Accessibility and performance issue on us.qubole.com
Incident Report for Qubole
Resolved
The database issue resolved, nodes have come back online and the environment is accessible.
Posted Jun 15, 2021 - 16:31 PDT
Update
All nodes of the problem cluster have been restarted, but Devops has run into an issue bringing some database resources back online. Devops is focused on resolving this error, which should restore functionality.
Posted Jun 15, 2021 - 14:16 PDT
Identified
Devops is continuing to work on this issue. While they troubleshoot a problem on an internal cluster, they are also confirming that access to the interface has degraded, frequently returning 404 or 502 errors.

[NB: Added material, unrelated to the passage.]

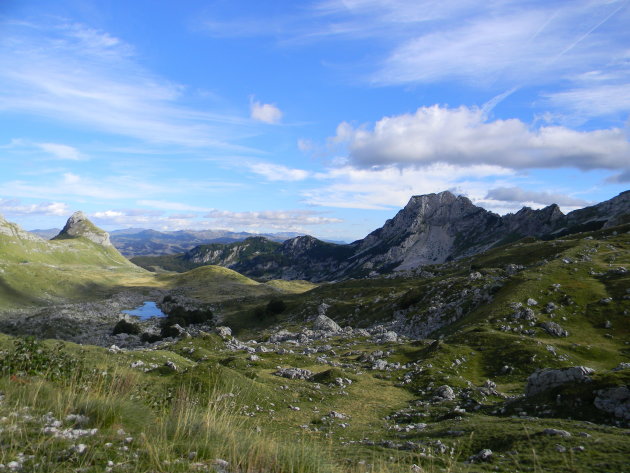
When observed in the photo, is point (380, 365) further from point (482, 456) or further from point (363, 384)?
point (482, 456)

Posted Jun 15, 2021 - 11:12 PDT
Monitoring
After restarting the nginix services, Qubole UI is now accessible on us.qubole.com

The team continues to monitor and investigate issues with the other identified issues (including Airflow and Notebooks). We will keep you posted with further updates, as soon as we receive them.
Posted Jun 15, 2021 - 06:37 PDT
Update
Devops team has restarted the nginx on webapp nodes at this stage after gathering the required logs for future analysis. After the restart, we could see that the webnodes are now joining back to the loadbalancer.

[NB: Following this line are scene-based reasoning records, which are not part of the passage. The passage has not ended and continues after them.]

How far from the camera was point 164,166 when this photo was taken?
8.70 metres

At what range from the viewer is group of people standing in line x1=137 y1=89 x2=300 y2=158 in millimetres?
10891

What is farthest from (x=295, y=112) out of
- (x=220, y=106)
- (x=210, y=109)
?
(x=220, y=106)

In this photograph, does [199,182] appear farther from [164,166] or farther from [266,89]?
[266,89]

The investigation still continues to get this issue to resolution at the earliest
Posted Jun 15, 2021 - 06:27 PDT
Identified
Devops were able to identify errors in different tiers of us.q environment and are fixing webapp nodes that are not connected to ELB. The team is currently working towards resolution of the issue.
Posted Jun 15, 2021 - 04:49 PDT
Investigating
us.qubole.com is currently seeing some degraded performance, and occasionally returning 404 errors during access. At this time failures appear to be partial and intermittent, but Devops is investigating.
Posted Jun 15, 2021 - 02:24 PDT
This incident affected: us.qubole.com Environment (AWS) (Site Availability, QDS API, Command Processing, Qubole Scheduler, Cluster Operations, Notebooks).